Subject: Re: fs benchmark poll
To: None <netbsd-users@NetBSD.org>
From: Mike Parson <mparson@bl.org>
List: netbsd-users
Date: 01/05/2005 14:16:31
On Mon, Jan 03, 2005 at 04:03:25PM +0100, Johnny Billquist wrote:
> On Mon, 3 Jan 2005, Martin Husemann wrote:
>
>> How meaningfull is such a benchmark on different hardware?
>
> Not to mention the unknown possible other loads on the machine. It's not 
> even measuring how much cpu-time have been spent, but it's just a 
> measurement of the actual time for the command to complete.

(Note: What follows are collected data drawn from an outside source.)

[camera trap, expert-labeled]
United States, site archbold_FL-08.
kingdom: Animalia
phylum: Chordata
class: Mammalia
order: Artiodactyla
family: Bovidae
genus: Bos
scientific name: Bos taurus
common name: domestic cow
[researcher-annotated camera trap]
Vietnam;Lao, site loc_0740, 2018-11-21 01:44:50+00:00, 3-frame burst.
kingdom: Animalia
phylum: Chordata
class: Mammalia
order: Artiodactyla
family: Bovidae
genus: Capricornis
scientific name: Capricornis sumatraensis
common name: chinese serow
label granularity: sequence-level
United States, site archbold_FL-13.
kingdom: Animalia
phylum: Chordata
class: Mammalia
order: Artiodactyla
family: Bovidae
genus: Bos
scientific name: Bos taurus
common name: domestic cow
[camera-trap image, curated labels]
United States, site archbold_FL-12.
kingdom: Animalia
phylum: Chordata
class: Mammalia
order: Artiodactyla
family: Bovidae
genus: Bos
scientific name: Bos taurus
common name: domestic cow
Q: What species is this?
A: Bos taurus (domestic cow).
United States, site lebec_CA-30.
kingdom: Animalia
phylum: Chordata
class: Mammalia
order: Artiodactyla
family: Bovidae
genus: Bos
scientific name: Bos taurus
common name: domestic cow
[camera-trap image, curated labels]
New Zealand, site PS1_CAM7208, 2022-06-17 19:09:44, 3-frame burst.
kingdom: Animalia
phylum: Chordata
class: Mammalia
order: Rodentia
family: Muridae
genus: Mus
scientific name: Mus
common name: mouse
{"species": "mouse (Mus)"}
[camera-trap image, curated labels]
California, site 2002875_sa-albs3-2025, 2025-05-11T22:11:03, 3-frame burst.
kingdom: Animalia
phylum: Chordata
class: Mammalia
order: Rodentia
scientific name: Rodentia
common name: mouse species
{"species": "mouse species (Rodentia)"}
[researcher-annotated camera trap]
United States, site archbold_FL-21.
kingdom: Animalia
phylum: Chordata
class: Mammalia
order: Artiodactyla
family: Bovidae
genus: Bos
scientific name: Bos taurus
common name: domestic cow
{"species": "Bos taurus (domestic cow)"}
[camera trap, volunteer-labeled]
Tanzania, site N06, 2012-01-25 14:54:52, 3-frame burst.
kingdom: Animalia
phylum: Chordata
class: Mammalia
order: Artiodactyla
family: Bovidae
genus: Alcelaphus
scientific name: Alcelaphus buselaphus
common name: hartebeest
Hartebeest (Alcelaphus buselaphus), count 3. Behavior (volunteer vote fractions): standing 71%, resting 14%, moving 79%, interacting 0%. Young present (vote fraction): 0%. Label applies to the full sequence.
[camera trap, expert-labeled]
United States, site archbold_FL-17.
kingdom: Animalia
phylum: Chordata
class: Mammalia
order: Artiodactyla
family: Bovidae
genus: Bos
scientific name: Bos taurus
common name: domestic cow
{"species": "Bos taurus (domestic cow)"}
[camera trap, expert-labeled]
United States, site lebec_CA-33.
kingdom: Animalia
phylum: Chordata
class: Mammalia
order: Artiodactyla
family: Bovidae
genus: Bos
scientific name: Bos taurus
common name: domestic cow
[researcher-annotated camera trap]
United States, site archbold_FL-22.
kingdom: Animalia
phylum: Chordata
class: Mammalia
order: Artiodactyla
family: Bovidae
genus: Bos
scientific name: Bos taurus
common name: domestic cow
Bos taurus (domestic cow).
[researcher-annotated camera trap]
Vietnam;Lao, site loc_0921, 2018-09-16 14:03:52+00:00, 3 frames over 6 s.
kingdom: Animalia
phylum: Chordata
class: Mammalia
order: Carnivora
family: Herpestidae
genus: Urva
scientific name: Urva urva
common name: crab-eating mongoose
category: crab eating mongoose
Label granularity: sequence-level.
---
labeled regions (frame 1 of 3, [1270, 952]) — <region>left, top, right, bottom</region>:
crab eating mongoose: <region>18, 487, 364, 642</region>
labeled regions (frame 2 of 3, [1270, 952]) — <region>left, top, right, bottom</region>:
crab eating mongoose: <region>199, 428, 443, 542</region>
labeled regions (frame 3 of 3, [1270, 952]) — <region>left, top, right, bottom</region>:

Not only that, it doesn't take into account the state of the filesystem
when you started the command.  Did you start with a freshly newfs'ed
filesystem each time?  What about block-sizes, etc?  An older, actively
used filesytem will be more prone to fragmentation (stuff scattered all
over the disk/filesytem) than one less utilized and/or just had newfs
run on it.

About 6 months ago, I moved my homedirs on this box to a new hard-drive.
After the newfs, I used a dump/restore pipeline to copy over the files.

Before the copy, it took nearly 20 seconds to open my
+lists/netbsd/users nmh folder in mutt with over 1000 msgs, afterwards,
just a couple of seconds.  Now, its slowed down again, lots of activity,
lots of little files getting created and deleted, over time, things
scatter, get less efficient.

This would be the similar under FFS, ext3, xfs, lfs, reiser, whateverfs.